#### INFORMATION GIVEN

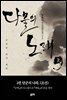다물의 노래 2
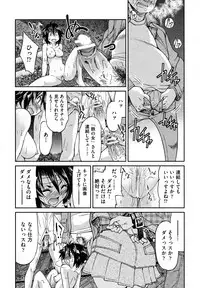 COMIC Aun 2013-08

########
#### INFORMATION GIVEN

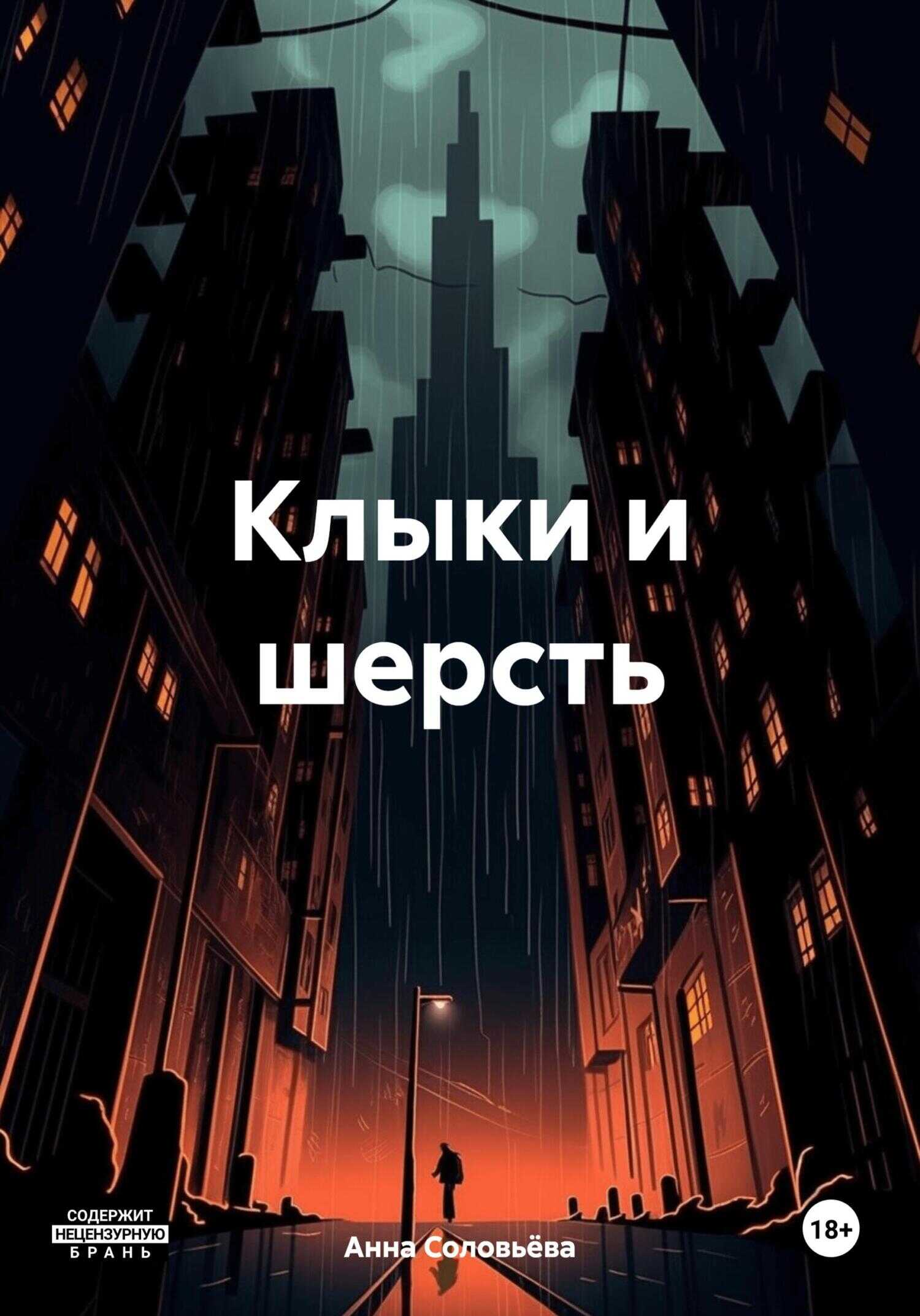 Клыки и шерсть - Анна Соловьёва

########
#### INFORMATION GIVEN

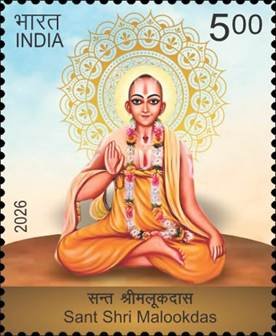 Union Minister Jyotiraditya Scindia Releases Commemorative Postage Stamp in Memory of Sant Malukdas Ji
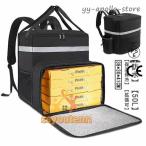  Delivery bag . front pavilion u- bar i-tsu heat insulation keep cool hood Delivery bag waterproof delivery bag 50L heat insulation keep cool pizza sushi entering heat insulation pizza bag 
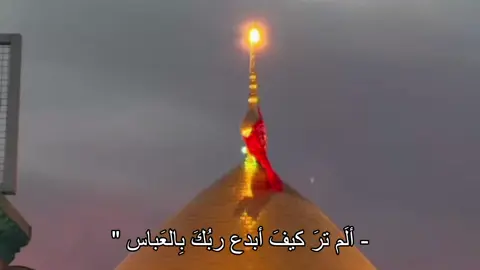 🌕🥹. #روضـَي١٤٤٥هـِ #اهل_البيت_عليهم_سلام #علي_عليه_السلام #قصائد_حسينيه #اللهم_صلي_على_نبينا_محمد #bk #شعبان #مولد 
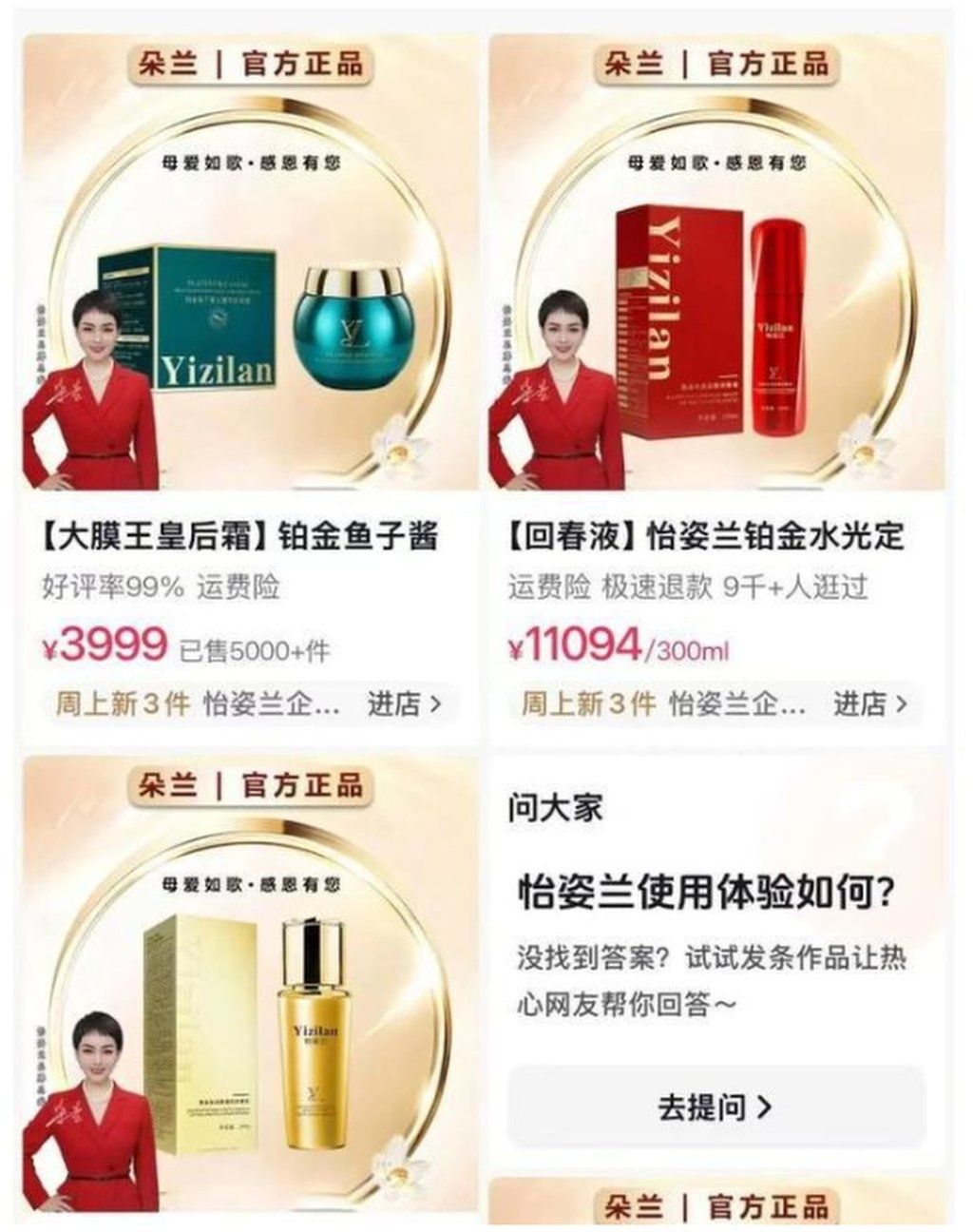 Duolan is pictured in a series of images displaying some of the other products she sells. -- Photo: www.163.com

########

TASK REQUIREMENTS.
Your answer is the exact run of lines above from the one with "Union Minister Jyotiraditya" through the one with "Duolan is pictured", both ends included, minus any picture.

SOLUTION TO THIS PROBLEM.
 Union Minister Jyotiraditya Scindia Releases Commemorative Postage Stamp in Memory of Sant Malukdas Ji
  Delivery bag . front pavilion u- bar i-tsu heat insulation keep cool hood Delivery bag waterproof delivery bag 50L heat insulation keep cool pizza sushi entering heat insulation pizza bag 
 🌕🥹. #روضـَي١٤٤٥هـِ #اهل_البيت_عليهم_سلام #علي_عليه_السلام #قصائد_حسينيه #اللهم_صلي_على_نبينا_محمد #bk #شعبان #مولد 
 Duolan is pictured in a series of images displaying some of the other products she sells. -- Photo: www.163.com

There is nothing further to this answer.